Coherent Optical Communications Enhanced by Machine Intelligence

TL;DR

This paper presents a novel optical communication scheme combining homodyne detection with unsupervised machine learning and CNNs, significantly reducing error rates in weak signal scenarios and approaching optimal classical limits.

Contribution

It introduces an integrated system using neural networks at both transmitter and receiver to autonomously correct noise, enhancing coherent optical communication performance.

Findings

Reduces error probability close to classical limit

Uses unsupervised learning for noise correction

Easily scalable and implementable design

Abstract

Uncertainty in discriminating between different received coherent signals is integral to the operation of many free-space optical communications protocols, and is often difficult when the receiver measures a weak signal.
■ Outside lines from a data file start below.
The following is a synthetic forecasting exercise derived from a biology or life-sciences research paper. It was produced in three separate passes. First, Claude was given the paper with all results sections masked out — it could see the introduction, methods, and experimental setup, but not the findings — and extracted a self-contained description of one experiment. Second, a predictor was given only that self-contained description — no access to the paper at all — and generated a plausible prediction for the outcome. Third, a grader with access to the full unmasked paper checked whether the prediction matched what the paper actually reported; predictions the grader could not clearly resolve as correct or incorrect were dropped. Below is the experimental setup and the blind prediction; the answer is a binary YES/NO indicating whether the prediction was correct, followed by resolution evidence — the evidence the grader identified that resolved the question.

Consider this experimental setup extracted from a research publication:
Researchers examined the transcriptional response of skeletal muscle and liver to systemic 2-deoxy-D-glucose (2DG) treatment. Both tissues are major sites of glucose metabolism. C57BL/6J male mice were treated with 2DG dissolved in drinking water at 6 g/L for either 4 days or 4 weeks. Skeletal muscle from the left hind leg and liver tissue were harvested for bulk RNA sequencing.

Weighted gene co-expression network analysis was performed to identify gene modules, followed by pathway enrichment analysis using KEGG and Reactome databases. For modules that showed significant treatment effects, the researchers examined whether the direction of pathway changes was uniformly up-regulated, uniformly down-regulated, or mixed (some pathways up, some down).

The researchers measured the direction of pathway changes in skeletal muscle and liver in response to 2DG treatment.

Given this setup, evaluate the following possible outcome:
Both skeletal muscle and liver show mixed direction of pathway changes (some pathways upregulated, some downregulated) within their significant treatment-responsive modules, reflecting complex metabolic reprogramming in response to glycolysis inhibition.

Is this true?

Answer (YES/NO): NO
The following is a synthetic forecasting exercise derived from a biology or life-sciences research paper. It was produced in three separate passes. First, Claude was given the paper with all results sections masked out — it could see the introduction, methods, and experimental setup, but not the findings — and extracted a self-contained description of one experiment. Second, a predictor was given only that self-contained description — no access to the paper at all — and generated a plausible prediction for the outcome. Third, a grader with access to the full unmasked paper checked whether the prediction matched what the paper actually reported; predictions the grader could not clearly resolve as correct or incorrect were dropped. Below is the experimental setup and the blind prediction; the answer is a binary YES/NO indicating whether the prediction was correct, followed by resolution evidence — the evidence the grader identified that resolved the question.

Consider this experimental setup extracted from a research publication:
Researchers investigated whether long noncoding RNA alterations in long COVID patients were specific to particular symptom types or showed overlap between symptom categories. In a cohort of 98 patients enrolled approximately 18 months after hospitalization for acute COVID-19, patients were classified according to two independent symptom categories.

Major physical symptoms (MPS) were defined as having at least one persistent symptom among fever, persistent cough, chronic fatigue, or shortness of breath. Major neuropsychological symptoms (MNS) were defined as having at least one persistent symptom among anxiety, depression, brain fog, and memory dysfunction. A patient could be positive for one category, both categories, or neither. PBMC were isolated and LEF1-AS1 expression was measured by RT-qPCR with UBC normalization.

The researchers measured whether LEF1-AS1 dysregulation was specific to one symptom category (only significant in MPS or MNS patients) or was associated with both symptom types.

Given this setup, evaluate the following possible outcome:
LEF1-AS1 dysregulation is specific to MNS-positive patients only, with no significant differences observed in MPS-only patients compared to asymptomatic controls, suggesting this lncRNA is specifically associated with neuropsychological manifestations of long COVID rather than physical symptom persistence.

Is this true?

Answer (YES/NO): NO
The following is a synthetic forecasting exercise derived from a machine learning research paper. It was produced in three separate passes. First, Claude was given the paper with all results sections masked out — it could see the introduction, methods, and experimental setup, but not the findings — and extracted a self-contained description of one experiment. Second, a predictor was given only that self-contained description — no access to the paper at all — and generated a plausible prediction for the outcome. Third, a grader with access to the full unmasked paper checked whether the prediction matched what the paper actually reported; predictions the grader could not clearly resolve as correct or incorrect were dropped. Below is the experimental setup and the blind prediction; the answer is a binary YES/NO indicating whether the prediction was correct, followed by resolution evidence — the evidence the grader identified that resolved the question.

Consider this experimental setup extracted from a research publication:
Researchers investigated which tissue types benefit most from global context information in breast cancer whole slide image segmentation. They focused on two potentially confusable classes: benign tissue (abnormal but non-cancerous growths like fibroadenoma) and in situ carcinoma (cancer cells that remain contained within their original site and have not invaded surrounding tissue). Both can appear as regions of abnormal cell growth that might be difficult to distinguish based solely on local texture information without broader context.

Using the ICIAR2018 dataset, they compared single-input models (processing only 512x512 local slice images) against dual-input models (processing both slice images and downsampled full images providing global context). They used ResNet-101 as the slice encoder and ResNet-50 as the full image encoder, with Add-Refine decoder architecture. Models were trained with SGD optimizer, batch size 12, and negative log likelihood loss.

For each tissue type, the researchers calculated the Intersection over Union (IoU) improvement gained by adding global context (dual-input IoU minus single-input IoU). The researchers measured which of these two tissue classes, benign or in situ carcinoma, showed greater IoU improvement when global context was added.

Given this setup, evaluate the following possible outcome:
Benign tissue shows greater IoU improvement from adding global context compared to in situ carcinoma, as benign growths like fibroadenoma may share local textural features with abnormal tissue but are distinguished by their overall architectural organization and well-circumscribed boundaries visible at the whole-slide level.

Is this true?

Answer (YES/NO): YES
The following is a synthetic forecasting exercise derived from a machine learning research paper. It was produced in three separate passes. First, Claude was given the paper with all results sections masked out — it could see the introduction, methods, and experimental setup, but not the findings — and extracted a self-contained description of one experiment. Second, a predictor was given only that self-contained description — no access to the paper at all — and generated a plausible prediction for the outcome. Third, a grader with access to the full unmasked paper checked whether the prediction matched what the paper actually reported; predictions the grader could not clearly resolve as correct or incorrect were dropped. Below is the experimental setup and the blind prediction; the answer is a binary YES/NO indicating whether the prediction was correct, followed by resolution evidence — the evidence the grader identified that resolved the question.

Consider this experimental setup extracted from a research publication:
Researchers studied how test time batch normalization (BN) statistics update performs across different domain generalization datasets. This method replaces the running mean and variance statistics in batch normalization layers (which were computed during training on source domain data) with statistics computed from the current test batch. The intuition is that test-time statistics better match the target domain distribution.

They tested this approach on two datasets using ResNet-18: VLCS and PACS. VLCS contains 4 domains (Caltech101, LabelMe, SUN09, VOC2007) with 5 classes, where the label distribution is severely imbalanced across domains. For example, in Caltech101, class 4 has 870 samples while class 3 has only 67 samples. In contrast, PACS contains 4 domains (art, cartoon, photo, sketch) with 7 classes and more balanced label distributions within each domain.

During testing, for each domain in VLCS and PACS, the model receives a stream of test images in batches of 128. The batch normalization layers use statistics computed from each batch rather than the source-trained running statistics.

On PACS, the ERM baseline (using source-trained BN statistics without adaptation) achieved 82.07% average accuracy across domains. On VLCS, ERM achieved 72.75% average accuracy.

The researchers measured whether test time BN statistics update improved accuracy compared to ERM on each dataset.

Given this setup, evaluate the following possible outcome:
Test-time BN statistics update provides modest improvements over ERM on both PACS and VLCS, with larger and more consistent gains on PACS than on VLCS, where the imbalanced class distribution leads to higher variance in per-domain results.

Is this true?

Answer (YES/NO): NO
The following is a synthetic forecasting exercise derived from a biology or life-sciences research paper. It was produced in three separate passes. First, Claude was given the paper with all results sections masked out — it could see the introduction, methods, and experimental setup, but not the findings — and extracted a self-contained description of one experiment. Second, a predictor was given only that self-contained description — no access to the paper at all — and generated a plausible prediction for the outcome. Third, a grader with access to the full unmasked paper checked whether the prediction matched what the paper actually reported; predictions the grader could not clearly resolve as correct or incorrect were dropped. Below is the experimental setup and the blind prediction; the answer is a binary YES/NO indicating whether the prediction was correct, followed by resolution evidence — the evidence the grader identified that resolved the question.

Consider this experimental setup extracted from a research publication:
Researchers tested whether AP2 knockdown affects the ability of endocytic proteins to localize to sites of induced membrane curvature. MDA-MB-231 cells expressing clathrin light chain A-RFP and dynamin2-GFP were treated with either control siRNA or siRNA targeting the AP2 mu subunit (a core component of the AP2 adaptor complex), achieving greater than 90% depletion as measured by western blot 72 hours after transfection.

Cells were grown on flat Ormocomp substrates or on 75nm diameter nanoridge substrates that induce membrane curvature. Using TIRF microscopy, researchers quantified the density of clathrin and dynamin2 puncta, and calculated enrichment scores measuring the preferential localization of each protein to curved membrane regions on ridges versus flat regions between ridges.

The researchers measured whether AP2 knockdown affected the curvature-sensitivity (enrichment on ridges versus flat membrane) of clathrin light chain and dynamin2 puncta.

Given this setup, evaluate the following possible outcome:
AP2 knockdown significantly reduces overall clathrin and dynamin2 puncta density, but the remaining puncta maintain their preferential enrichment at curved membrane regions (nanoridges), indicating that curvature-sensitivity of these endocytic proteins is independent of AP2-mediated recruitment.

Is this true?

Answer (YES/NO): NO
Here we design an optical communications scheme that uses balanced homodyne detection in combination with an unsupervised generative machine learning and convolutional neural network (CNN) system, and demonstrate its efficacy in a realistic simulated coherent quadrature phase shift keyed (QPSK) communications system. Additionally, we program the neural network system at the transmitter such that it autonomously learns to correct for the noise associated with a weak QPSK signal, which is shared with the network state of the receiver prior to the implementation of the communications. We find that the scheme significantly reduces the overall error probability of the communications system, achieving the classical optimal limit. This communications design is straightforward to build, implement, and scale. We anticipate that these results will allow for a significant enhancement of current classical and quantum coherent optical communications technologies.